24/08/2026
O avanço da pejotização e o impacto na saúde pública 🏥⚖️
A Constituição Federal de 1988 estabeleceu que a atuação no poder público deve ser exercida por servidores concursados, assegurando a estabilidade e a independência técnica do profissional. No entanto, a realidade enfrentada pela classe médica hoje revela um cenário preocupante de precarização.
No vídeo em destaque, o advogado do SIMEA, André Chavante, analisa a crescente tendência de "pejotização" e terceirização nos serviços públicos, explicando as raízes e as consequências desse fenômeno:
* A manobra fiscal: Com a implementação da Lei de Responsabilidade Fiscal, que impôs limites aos gastos com pessoal, a administração pública passou a substituir a contratação de servidores pela terceirização através de empresas interpostas.
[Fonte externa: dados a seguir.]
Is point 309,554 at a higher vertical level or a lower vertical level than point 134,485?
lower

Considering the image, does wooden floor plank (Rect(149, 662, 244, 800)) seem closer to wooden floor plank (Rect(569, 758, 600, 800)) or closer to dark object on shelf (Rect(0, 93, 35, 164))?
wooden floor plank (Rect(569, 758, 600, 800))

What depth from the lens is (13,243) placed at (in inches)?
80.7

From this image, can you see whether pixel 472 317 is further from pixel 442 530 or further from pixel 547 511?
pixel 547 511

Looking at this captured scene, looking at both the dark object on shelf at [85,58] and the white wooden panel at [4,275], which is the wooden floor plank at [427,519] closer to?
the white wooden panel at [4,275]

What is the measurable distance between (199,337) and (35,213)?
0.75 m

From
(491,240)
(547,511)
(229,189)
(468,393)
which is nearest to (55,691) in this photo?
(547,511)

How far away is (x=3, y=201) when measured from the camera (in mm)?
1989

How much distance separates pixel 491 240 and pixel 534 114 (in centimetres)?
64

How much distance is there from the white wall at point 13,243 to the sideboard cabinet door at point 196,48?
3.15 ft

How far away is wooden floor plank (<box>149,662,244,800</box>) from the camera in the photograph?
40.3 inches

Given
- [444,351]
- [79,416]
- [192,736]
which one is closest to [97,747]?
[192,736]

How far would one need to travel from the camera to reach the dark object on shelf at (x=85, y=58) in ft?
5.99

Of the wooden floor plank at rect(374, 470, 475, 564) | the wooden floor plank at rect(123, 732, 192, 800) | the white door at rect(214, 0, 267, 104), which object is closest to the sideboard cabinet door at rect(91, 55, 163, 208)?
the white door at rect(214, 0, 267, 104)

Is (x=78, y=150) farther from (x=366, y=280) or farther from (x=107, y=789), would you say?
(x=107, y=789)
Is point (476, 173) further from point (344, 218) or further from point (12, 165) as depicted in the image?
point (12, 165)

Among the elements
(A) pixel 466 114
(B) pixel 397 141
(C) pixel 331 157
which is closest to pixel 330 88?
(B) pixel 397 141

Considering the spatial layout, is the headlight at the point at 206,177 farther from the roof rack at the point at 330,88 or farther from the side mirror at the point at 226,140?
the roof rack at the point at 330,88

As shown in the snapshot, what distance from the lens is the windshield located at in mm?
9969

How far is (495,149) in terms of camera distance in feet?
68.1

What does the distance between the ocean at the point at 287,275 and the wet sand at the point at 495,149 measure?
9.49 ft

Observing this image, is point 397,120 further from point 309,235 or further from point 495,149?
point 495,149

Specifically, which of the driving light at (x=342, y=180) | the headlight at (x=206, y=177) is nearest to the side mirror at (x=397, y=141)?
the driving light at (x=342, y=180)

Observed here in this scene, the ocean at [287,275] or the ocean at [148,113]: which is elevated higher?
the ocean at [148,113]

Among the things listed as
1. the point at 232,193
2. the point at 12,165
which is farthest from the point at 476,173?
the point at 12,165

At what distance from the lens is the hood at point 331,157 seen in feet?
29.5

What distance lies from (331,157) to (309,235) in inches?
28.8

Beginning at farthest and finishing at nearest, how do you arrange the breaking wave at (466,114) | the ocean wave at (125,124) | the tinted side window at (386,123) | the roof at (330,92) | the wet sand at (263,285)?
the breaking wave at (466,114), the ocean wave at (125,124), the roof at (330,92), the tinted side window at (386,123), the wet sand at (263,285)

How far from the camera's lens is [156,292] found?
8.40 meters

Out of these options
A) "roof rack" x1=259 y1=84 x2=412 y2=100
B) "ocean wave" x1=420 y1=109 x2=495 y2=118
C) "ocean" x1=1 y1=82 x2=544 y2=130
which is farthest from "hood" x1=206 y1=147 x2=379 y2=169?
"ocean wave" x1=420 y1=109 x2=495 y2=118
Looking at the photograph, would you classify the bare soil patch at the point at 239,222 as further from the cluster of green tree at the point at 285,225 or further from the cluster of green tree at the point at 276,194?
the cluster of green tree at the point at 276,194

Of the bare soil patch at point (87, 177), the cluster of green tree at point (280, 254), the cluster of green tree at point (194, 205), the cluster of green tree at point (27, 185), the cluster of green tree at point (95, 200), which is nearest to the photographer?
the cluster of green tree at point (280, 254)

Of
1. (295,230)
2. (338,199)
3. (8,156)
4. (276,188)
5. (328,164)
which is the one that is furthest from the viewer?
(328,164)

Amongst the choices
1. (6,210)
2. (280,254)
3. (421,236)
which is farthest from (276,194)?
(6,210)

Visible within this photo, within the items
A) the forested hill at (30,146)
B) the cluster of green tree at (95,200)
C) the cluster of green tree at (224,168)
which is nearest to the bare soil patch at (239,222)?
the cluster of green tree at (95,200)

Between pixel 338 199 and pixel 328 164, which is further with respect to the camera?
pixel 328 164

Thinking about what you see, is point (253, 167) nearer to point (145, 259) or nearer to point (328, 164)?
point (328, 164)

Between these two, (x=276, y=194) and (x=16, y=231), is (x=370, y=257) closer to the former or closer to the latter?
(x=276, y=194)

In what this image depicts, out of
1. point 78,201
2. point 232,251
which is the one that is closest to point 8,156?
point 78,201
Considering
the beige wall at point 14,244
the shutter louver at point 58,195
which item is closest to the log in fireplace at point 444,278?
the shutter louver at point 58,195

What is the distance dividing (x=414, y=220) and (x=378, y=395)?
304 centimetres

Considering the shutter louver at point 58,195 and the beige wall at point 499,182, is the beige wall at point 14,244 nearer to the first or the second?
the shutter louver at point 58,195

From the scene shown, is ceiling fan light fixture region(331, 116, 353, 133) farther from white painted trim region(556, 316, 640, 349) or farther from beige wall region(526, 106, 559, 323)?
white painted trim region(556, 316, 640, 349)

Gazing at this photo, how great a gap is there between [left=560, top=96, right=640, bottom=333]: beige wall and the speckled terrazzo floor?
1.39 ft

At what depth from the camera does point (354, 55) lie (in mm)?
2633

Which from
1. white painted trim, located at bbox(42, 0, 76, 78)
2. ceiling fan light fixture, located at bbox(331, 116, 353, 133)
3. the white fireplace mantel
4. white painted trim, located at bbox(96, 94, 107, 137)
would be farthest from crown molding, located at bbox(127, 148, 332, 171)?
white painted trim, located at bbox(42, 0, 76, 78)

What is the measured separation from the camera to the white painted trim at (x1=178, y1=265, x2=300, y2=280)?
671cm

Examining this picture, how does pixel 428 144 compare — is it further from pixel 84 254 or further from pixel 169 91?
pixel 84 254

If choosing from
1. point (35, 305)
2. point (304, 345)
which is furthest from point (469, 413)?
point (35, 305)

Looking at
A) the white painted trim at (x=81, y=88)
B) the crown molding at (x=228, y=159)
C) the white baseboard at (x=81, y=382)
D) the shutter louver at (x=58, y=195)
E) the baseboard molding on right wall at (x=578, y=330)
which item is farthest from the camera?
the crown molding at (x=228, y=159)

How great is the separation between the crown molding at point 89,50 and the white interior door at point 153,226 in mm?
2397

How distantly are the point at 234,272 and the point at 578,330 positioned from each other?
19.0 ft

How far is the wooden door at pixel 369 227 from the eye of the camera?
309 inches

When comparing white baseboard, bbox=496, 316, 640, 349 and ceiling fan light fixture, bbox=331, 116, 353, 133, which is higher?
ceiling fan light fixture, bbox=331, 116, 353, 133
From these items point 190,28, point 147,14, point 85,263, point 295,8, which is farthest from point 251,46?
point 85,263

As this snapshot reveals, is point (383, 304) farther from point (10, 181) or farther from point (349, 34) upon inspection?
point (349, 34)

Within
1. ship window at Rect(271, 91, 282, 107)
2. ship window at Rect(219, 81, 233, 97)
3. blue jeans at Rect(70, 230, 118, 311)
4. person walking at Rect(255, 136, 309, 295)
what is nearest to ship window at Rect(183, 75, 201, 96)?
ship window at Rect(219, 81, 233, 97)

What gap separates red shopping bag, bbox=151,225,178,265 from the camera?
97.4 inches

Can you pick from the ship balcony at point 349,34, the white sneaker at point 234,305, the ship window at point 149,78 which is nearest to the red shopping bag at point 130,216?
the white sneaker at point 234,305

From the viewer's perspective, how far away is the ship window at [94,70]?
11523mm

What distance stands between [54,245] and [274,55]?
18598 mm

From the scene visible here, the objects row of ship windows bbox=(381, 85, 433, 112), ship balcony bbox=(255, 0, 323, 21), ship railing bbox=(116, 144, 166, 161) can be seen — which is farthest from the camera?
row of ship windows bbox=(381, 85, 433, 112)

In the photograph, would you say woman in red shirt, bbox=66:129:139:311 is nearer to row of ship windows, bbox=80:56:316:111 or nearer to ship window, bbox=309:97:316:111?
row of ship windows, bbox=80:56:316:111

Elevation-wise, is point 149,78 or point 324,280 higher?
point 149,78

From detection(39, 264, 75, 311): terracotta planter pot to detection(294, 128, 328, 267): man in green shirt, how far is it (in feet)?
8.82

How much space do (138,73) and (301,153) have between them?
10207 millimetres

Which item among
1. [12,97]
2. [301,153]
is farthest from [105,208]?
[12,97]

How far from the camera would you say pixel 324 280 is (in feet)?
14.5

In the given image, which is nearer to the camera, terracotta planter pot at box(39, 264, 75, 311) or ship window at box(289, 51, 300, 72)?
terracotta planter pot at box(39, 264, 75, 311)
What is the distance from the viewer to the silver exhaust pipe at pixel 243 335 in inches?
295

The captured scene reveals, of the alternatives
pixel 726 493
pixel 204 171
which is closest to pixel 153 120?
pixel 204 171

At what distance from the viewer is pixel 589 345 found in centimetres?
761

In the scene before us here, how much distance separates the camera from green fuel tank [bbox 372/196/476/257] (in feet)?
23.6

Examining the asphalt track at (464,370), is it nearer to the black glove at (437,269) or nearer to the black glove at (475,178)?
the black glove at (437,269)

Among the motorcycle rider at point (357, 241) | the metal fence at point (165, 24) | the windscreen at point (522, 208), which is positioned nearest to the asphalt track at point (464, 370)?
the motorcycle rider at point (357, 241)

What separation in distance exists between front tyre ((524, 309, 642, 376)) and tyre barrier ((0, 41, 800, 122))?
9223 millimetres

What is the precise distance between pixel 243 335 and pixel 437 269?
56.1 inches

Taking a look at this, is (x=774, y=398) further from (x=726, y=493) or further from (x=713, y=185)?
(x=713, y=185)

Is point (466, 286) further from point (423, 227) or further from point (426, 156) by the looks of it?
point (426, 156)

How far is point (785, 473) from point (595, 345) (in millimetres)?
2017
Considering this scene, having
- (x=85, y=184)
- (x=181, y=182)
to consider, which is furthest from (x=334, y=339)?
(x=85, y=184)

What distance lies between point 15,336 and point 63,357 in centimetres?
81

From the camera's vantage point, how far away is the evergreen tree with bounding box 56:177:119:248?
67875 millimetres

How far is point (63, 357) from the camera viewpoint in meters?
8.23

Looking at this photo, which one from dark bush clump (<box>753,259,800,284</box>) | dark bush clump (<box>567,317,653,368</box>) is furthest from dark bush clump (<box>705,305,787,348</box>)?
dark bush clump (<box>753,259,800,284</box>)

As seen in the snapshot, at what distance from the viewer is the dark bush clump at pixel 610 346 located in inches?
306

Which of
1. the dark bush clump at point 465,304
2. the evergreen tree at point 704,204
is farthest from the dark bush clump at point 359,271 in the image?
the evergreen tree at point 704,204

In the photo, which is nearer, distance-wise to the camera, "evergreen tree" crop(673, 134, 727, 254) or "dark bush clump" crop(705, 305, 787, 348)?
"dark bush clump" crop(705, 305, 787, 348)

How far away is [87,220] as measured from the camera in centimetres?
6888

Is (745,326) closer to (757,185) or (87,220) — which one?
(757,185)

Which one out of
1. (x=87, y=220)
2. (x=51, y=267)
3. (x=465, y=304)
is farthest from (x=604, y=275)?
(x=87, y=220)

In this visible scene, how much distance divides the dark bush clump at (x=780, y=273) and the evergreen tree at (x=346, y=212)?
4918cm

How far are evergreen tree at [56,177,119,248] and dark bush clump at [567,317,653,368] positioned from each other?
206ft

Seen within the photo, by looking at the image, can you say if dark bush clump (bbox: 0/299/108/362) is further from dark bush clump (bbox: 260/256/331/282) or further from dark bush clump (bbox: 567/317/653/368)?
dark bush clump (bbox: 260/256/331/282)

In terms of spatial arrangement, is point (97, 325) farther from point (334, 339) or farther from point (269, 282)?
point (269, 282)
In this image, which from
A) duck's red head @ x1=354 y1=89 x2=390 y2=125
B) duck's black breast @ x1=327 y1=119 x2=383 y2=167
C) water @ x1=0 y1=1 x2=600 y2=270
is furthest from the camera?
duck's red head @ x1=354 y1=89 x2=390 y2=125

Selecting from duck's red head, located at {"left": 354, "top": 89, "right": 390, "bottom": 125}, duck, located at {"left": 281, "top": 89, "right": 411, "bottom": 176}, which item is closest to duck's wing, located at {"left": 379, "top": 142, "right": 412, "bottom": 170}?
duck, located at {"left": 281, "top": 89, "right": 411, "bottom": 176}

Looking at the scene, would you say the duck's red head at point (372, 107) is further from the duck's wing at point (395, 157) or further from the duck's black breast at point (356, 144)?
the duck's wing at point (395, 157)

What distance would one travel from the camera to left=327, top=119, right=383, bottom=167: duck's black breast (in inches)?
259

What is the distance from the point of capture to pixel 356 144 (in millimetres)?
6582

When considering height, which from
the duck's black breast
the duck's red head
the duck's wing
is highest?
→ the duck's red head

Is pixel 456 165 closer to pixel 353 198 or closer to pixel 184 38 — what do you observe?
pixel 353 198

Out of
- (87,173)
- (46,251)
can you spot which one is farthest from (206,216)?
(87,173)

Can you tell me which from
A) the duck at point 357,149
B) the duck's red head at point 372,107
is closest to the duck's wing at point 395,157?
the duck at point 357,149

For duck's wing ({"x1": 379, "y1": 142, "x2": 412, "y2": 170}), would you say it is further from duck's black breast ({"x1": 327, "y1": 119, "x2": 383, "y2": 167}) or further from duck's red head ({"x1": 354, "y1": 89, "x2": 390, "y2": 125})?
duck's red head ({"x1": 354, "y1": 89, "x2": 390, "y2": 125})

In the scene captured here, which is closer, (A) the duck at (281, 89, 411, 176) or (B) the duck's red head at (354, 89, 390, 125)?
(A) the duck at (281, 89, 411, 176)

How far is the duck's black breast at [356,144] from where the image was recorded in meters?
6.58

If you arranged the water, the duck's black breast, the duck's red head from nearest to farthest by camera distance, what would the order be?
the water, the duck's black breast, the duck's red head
O objetivo prático é reduzir custos e contornar as restrições da lei.
* O direito do profissional: O ingresso na carreira pública mediante concurso é um direito básico do médico, fundamental para garantir as prerrogativas inerentes à sua função e a segurança em sua atuação clínica.
* A garantia da sociedade: O grande vencedor de um concurso público não é apenas o candidato aprovado, mas a própria população. O processo seletivo atua como uma chancela do Estado, garantindo ao cidadão que ele será atendido por um profissional cuja aptidão e capacidade técnica foram rigorosamente testadas e validadas.
A substituição de concursos por contratações precarizadas enfraquece o sistema de saúde e retira garantias essenciais tanto do médico quanto do paciente.